This afternoon I hung 4 pictures up above my little bed. There were 2 pictures of my siblings and I, which I find very supporting when I am feeling lonely, a picture of Silivia my baby girl in Uganda laughing, which just makes me happy to look at, and a picture Nqobisitha sitting on the ground in Zimbabwe, which is a particularly acute motivator when I am feeling tired. I stood there looking at them afterwards and I realized that he, Nqobisitha, is a big reason a came back here to Africa.
I think about this little boy almost every single day. He is one of 2 people that I cry about the most when I think of them. He would be about 10-years old now and most likely still has no mother. I am not completely sure why but God has laid Nqobi on my heart so intensely that sometimes I feel nearly as if I am grieving over my lost son when I think about him. Right now I can't feed him, or wash him, or make sure he is happy and not hurt so instead I came here to the Africa Mercy where at least in the long run I am helping kids like him.
I don't know if I made much of an impact on Nqobisitha; I spent a few nights feeding him, holding him in my arms while he fell asleep, and whispering prayers in his ear that he would grow up healthy and strong and loving God. He ,however, has certainly made an impact on me. It is this I find that I am thinking the most my first week back here in Africa.

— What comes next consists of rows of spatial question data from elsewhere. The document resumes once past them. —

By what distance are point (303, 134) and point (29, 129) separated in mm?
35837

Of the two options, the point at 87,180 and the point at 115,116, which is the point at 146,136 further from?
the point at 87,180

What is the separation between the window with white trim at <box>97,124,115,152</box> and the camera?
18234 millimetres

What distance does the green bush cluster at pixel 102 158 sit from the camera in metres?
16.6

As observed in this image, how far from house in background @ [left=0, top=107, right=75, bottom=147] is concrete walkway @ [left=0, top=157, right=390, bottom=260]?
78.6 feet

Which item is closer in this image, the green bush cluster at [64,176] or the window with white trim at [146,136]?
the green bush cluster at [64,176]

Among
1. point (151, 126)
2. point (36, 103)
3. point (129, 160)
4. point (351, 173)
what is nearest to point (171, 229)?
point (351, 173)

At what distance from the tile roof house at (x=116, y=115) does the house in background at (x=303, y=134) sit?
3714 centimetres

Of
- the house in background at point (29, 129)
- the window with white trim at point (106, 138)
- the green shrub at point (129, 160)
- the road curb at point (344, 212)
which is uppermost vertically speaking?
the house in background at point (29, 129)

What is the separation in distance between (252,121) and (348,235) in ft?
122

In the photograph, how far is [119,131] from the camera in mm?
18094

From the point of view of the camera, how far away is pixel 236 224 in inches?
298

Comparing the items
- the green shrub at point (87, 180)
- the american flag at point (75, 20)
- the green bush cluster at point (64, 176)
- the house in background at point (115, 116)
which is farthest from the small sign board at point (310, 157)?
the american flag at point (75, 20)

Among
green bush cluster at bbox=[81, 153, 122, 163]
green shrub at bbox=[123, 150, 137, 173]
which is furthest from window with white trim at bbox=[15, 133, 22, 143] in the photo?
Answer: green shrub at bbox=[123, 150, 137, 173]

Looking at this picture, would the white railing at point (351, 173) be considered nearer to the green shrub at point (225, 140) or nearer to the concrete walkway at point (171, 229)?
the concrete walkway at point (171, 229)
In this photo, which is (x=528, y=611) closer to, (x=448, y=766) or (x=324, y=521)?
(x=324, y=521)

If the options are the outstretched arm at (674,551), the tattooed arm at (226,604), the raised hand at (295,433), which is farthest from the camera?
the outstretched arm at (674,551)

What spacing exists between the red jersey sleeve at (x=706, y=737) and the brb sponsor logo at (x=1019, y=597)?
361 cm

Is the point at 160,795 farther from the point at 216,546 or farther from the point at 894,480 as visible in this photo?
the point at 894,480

I finally have an opportunity to go off the ship today and see Freetown. I was starting to feel trapped onboard here so I called my parents earlier and told them about it and they said they would be praying for me. An hour later I walked out of my cabin and immediately got an invitation to go to the market:) Thanks parents! It is an encouraging reminder to me of how my heavenly Father cares for me.